Students and Mental Health
Building on initiatives such as The Art of Wellbeing, an event organised by SCUDD for academics in drama at York Saint John University in 2011, SCUDD has set up this project to continue these discussions. We hope that members will benefit from the resources on these pages and will continue to contribute articles, news items and examples of good practice to take this area forward.
Drama academics’ instincts that the number of students who are reporting mental health problems is rising is supported by research that suggests that issues and challenges around mental health are on the increase in higher education generally. A survey of 37 HEIs carried out by The Guardian found that the number of students accessing counselling services in their institutions has risen by 50% between 2010 and 2015. In numerical terms that represents 25 000 students accessing mental health services in the first survey, increasing to 37 000 by 2015.

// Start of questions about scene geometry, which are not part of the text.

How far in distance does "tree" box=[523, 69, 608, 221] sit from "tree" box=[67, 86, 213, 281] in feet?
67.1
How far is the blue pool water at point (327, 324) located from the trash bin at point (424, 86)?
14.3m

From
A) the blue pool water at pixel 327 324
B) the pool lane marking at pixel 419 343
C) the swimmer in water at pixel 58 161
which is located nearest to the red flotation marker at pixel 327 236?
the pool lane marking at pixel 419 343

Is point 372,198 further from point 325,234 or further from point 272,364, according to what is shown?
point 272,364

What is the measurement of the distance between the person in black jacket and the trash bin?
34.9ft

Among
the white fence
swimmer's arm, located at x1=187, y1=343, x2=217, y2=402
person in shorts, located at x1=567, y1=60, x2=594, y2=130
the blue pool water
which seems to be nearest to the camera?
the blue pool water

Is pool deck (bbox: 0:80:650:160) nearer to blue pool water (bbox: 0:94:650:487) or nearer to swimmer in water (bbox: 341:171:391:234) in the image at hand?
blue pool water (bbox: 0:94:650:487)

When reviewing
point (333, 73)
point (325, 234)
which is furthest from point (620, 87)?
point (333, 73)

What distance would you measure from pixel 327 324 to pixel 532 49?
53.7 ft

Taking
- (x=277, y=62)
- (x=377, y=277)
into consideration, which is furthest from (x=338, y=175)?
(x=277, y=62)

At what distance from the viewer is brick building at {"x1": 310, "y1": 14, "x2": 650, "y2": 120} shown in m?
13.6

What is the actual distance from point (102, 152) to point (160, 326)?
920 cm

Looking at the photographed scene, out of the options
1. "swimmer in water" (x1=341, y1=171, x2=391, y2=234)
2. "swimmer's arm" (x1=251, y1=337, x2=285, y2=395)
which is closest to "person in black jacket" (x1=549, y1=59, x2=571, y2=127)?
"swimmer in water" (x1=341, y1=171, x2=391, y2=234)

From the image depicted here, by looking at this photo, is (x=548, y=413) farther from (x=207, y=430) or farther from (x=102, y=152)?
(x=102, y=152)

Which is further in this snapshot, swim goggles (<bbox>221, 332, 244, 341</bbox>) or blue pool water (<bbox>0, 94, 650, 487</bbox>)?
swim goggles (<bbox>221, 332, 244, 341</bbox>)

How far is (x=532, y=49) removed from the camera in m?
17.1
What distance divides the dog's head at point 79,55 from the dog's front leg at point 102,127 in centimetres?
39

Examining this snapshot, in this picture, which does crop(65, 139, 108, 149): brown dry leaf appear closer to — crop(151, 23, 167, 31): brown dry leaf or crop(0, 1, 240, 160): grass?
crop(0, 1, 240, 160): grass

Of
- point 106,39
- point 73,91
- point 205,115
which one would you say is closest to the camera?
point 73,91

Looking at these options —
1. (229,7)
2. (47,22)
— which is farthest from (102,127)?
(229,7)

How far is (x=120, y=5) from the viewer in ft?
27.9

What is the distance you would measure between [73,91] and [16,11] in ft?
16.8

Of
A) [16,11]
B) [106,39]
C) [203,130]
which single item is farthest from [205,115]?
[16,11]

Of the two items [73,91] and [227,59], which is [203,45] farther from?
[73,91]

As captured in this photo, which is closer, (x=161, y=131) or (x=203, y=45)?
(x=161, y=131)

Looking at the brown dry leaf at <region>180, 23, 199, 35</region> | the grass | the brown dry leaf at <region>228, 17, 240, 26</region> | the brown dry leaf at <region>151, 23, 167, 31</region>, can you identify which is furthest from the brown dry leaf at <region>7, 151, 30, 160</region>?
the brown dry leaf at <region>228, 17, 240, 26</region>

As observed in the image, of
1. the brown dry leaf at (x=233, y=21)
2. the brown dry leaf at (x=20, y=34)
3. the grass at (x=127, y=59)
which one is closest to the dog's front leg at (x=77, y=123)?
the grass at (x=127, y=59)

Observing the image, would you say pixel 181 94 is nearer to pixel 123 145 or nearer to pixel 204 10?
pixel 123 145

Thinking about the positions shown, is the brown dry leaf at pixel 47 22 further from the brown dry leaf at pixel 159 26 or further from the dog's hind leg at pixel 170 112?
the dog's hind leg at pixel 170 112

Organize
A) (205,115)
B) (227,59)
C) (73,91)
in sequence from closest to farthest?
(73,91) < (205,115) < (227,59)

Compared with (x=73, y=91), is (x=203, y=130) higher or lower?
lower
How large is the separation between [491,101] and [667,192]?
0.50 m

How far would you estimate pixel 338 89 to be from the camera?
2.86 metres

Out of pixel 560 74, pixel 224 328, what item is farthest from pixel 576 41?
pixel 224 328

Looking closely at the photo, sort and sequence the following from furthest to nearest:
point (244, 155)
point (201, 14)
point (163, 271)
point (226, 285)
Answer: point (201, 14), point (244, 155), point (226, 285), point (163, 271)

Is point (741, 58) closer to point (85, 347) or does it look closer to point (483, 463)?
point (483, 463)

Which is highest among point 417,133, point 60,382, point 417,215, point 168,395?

We might point to any number of factors to account for this including the pressure on students now paying their own fees. However, one of the main reasons for this rise in numbers is that students are increasingly arriving at university with existing mental health problems. This may be as a result of a growing culture of acceptance of mental health and a reduction in the stigma of revealing that young people can suffer from poor mental health. Figures quoted by The Guardian show an increasing number of young men, for example, presenting with mental health problems and the number of men using the counselling services at the University of Edinburgh, for example, more than doubled in the period between 2010 and 2015.